- **REQUIREMENTS**:
Update the items below by replacing "dupatta" with "scarf" everywhere it occurs and leaving all other text as it is. Leave the pictures out of your answer.
***
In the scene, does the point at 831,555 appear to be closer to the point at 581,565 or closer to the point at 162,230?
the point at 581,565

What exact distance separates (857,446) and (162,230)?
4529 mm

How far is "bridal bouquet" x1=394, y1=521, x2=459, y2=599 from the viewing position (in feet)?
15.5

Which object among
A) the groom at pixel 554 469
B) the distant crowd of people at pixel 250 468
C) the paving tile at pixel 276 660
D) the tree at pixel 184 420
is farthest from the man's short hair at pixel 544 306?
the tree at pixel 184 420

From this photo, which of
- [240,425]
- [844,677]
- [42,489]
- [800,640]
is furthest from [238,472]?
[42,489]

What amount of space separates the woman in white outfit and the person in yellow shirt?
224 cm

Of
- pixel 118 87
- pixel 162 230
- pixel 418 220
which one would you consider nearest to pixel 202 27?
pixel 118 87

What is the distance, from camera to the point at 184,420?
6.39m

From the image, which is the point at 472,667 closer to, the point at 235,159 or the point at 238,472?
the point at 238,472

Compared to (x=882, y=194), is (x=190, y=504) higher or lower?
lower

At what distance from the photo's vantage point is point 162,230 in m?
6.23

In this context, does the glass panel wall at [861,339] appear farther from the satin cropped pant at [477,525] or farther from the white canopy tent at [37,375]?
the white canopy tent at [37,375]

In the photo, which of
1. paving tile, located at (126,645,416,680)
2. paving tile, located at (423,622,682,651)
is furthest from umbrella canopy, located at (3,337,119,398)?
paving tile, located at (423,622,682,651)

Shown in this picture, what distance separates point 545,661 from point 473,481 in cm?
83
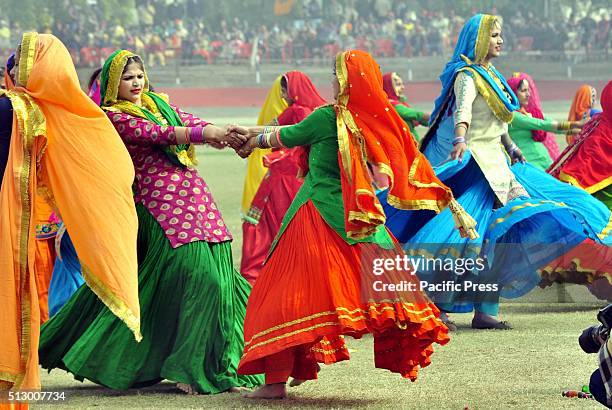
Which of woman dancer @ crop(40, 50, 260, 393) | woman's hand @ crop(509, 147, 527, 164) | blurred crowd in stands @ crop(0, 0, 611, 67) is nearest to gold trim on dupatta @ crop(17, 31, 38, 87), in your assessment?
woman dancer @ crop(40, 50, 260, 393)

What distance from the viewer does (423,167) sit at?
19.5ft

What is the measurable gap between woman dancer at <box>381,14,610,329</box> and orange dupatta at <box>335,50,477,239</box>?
***
- **SOLUTION FOR THIS EXERCISE**:
In the scene, does the point at 831,555 appear to be closer to the point at 581,565 or closer to the point at 162,230?
the point at 581,565

What exact distance separates (857,446) and (162,230)?
4529 mm

How far is "bridal bouquet" x1=394, y1=521, x2=459, y2=599 from the viewing position (in feet)?
15.5

Which object among
A) the groom at pixel 554 469
B) the distant crowd of people at pixel 250 468
C) the paving tile at pixel 276 660
D) the tree at pixel 184 420
is farthest from the man's short hair at pixel 544 306?
the tree at pixel 184 420

From this photo, which of
- [240,425]
- [844,677]
- [42,489]
- [800,640]
is furthest from [238,472]?
[42,489]

What amount of space separates the woman in white outfit and the person in yellow shirt?
224 cm

Of
- pixel 118 87
- pixel 162 230
- pixel 418 220
which one would you consider nearest to pixel 202 27?
pixel 118 87

What is the distance, from camera to the point at 184,420?
6.39m

From the image, which is the point at 472,667 closer to, the point at 235,159 or the point at 238,472?
the point at 238,472

Compared to (x=882, y=194), is (x=190, y=504) higher or lower?
lower

At what distance from the photo's vantage point is point 162,230 in m?
6.23

In this context, does the glass panel wall at [861,339] appear farther from the satin cropped pant at [477,525] or farther from the white canopy tent at [37,375]?
the white canopy tent at [37,375]

In the photo, which of
1. paving tile, located at (126,645,416,680)
2. paving tile, located at (423,622,682,651)
is furthest from umbrella canopy, located at (3,337,119,398)?
paving tile, located at (423,622,682,651)

Shown in this picture, what distance separates point 545,661 from point 473,481 in cm?
83
Which of woman dancer @ crop(40, 50, 260, 393) | woman's hand @ crop(509, 147, 527, 164) | blurred crowd in stands @ crop(0, 0, 611, 67) is nearest to gold trim on scarf @ crop(17, 31, 38, 87), in your assessment?
woman dancer @ crop(40, 50, 260, 393)

What distance from the viewer does (423,167) sit at?
19.5ft

What is the measurable gap between woman dancer at <box>381,14,610,329</box> and orange scarf at <box>335,50,477,239</box>?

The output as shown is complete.